Currently, PGME programs are required to organize their curricula using the CanMEDS framework. Patient safety competencies are embedded in the framework, albeit in a diffused manner. Mapping The Safety Competencies to the CanMEDS framework is often a challenging curricular task; as a result, it may be difficult to incorporate the teaching of The Safety Competencies into existing curriculum. As part of the development of this paper, the authors worked to map the competencies to the CanMEDS Roles. This task was demanding, as each of the six patient safety domains cuts across a number of CanMEDS Roles. Even at the individual competency level, many of the patient safety competencies contained aspects of two or more CanMEDS Roles. An initial classification can be used as a starting point for future debate. An additional document, also mapped to the CanMEDS Roles, provides an assessment tool for program directors.21 There is a need for broad agreement on the linkages between the two frameworks in order for the results of this linking exercise to be a useful tool for program directors.
3. There is not enough expertise at the faculty and program levels to integrate patient safety content into PGME programs. Patient safety and QI are relatively new niche areas of faculty expertise, and there is a paucity of educators with the necessary background/training to develop and
deliver this type of curricula at all levels of training, including faculty development and PGME. In many instances, university support and recognition for teaching — particularly for quality and patient safety — continue to lag behind that for research and clinical care.
4. The culture of medical education — and of many hospitals — is not generally one of patient safety. Although hospitals and programs may mandate safety processes and patient safety curricula, the curricula have not been universally accepted and are often taught without a true commitment to, and understanding of, patient safety.

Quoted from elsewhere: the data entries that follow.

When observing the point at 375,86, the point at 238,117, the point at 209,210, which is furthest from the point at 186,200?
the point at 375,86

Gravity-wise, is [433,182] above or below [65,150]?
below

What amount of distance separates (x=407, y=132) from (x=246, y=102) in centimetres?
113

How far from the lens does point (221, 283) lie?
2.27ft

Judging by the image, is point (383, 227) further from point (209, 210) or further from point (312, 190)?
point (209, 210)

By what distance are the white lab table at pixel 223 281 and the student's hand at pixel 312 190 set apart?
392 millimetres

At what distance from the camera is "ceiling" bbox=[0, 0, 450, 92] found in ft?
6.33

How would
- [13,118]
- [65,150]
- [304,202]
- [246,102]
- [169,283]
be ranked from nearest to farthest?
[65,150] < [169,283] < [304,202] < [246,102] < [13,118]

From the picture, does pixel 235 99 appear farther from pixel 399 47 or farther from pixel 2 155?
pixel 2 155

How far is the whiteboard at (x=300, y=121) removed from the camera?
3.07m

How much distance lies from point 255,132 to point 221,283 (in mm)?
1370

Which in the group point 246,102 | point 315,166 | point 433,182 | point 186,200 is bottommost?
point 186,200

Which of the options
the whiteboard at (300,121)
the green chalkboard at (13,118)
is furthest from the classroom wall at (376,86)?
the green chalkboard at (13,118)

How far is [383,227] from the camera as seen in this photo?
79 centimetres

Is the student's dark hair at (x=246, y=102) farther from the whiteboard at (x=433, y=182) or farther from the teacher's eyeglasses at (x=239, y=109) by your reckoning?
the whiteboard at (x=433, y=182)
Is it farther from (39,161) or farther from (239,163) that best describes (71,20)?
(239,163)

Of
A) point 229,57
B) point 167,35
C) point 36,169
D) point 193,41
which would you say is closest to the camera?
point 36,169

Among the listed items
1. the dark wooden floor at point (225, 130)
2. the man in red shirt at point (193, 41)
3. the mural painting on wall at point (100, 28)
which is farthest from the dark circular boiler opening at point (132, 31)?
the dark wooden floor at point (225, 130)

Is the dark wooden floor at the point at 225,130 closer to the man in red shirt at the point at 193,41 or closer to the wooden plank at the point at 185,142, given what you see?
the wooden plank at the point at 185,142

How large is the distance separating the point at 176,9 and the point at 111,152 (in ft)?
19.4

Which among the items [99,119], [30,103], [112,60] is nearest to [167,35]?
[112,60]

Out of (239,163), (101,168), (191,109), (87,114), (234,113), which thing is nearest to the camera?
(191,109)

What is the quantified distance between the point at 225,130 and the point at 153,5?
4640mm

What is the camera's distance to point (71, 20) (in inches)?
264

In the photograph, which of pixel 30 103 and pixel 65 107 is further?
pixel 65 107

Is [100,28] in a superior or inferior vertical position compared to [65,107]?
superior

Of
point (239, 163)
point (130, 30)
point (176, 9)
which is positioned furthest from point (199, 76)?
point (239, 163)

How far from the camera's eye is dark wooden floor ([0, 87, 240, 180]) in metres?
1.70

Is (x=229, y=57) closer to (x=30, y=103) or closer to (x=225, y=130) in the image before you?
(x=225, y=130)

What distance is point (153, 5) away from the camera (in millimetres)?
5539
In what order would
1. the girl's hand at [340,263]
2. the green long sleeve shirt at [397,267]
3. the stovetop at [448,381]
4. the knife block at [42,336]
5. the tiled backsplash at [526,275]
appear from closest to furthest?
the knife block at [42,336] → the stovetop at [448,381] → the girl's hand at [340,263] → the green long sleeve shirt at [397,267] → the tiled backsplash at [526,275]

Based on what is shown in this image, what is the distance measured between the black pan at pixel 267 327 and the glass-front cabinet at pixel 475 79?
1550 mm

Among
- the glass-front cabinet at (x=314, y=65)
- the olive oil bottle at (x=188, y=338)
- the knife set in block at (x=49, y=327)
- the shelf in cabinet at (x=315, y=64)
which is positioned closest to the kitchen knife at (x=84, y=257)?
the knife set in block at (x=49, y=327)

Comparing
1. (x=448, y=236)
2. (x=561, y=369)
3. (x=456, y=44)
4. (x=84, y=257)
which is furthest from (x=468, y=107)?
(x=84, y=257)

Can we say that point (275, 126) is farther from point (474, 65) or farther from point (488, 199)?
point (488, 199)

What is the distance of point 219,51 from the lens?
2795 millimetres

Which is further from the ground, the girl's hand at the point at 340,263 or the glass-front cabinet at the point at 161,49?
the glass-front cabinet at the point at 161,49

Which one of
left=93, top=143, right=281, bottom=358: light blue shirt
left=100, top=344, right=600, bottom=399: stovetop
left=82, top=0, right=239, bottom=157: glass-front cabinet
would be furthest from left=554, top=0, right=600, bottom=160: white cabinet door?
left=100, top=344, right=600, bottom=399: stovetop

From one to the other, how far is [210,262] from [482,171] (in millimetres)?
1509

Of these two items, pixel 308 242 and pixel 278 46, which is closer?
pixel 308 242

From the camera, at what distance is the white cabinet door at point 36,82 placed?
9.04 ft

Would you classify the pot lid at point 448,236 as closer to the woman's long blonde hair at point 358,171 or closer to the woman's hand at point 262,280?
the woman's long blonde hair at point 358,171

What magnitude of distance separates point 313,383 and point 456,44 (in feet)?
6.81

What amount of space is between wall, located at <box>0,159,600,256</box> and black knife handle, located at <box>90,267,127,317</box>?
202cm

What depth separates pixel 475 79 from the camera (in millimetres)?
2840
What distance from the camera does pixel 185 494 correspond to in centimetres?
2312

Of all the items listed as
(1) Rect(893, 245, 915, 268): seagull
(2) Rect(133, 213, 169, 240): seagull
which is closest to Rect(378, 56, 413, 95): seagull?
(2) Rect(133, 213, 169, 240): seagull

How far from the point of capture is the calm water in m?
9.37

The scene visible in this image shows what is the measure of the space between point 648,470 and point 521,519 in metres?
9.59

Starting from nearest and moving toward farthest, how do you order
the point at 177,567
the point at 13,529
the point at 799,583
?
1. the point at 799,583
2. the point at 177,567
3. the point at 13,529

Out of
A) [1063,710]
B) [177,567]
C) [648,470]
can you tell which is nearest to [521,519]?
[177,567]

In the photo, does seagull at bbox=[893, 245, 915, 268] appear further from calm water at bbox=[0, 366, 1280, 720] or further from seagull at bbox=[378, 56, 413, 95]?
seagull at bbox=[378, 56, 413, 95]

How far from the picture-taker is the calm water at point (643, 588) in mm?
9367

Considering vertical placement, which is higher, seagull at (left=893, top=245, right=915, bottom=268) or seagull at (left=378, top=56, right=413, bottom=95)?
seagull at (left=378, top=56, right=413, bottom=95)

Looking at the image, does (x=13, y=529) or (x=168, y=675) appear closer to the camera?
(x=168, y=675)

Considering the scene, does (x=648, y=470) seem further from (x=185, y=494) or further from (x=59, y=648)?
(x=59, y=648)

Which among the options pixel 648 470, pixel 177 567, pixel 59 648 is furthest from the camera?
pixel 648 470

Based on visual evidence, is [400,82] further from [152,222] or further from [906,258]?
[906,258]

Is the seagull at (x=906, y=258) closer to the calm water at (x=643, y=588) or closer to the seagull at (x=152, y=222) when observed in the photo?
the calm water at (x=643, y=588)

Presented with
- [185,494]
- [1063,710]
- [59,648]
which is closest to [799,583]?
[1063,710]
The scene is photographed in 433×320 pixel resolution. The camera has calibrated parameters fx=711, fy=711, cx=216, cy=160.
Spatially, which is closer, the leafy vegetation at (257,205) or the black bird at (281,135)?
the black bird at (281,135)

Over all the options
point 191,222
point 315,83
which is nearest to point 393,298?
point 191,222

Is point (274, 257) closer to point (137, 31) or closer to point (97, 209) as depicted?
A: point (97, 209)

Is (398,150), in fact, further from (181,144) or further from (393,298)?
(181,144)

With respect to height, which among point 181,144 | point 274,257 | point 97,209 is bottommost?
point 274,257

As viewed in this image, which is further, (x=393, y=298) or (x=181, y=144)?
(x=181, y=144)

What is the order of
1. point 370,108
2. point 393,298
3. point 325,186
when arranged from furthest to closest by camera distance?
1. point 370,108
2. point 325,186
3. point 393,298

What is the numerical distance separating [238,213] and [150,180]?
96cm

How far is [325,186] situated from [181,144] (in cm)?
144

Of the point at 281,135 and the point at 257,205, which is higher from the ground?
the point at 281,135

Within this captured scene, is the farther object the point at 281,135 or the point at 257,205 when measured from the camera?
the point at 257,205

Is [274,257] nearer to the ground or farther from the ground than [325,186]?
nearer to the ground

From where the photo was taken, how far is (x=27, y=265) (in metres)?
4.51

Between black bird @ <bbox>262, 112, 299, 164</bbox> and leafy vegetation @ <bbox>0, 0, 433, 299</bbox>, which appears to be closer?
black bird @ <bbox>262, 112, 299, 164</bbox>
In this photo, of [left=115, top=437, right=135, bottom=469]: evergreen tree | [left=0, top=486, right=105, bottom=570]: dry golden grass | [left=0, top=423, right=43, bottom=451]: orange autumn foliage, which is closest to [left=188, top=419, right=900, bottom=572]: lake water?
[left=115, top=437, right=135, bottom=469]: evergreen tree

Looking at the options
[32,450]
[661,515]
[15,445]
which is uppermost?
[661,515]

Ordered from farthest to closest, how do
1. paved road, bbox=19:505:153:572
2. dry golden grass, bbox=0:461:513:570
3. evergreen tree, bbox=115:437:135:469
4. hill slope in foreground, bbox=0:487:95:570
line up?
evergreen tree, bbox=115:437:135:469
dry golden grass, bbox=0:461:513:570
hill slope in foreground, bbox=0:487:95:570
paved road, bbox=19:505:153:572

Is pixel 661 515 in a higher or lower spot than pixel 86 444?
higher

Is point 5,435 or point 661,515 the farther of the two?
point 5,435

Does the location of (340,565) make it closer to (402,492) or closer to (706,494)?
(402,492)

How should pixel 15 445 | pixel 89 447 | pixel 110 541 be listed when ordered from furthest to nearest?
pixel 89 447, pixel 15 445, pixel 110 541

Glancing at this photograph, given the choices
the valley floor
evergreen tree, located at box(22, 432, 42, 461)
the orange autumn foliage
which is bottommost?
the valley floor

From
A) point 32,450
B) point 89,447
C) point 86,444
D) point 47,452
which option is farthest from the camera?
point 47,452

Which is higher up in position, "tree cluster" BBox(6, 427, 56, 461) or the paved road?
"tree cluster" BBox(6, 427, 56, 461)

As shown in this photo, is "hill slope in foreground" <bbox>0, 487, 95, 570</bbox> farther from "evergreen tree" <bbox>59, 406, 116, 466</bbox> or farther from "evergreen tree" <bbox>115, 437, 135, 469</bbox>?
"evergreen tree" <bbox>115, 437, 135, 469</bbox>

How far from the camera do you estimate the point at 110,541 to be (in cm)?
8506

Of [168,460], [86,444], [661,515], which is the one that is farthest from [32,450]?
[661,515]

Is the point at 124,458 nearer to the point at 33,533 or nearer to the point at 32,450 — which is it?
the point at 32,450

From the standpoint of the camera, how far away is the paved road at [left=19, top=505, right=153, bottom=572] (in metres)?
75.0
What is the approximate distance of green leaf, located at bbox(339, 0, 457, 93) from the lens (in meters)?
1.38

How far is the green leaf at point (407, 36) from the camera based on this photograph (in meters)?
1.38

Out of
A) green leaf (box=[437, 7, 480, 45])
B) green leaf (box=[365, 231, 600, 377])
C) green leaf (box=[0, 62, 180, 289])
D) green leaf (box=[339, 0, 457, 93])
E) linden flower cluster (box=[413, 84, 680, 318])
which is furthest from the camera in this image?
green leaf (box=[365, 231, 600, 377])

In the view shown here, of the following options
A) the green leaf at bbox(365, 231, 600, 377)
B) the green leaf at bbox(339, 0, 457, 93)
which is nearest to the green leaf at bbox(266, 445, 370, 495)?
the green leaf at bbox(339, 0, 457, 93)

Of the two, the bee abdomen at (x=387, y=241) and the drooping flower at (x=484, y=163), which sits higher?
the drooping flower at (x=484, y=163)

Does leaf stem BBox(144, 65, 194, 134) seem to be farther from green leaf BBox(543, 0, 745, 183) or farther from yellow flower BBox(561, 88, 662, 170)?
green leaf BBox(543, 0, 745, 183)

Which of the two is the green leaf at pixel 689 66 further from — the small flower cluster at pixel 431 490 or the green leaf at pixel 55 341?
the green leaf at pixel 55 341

As such, one of the key reasons that uptake has been inconsistent is the existence of the hidden curriculum, which has the potential to undermine initiatives such as The Safety Competencies.
Many tools, including systems thinking and design, teamwork, communication, and situational awareness, are applicable to patient care and are instrumental in delivering the safest care possible. However, to be effected and effective, these sciences and tools must all operate within a supportive environment, which is a culture of patient safety. Until the above are addressed, patient safety will remain on the periphery of medical education and, consequently, will not become explicitly embedded into either the culture or practice of medicine among current and future generations of physicians. In addition, the public cannot ascertain if its physicians are competent in these domains. Medical educators, and the PGME system as a whole, have a responsibility to the public to ensure that the physicians of the future are trained within evolving paradigms of teamwork, communication, systems thinking, and preventing and learning from adverse events, all in a supportive learning environment.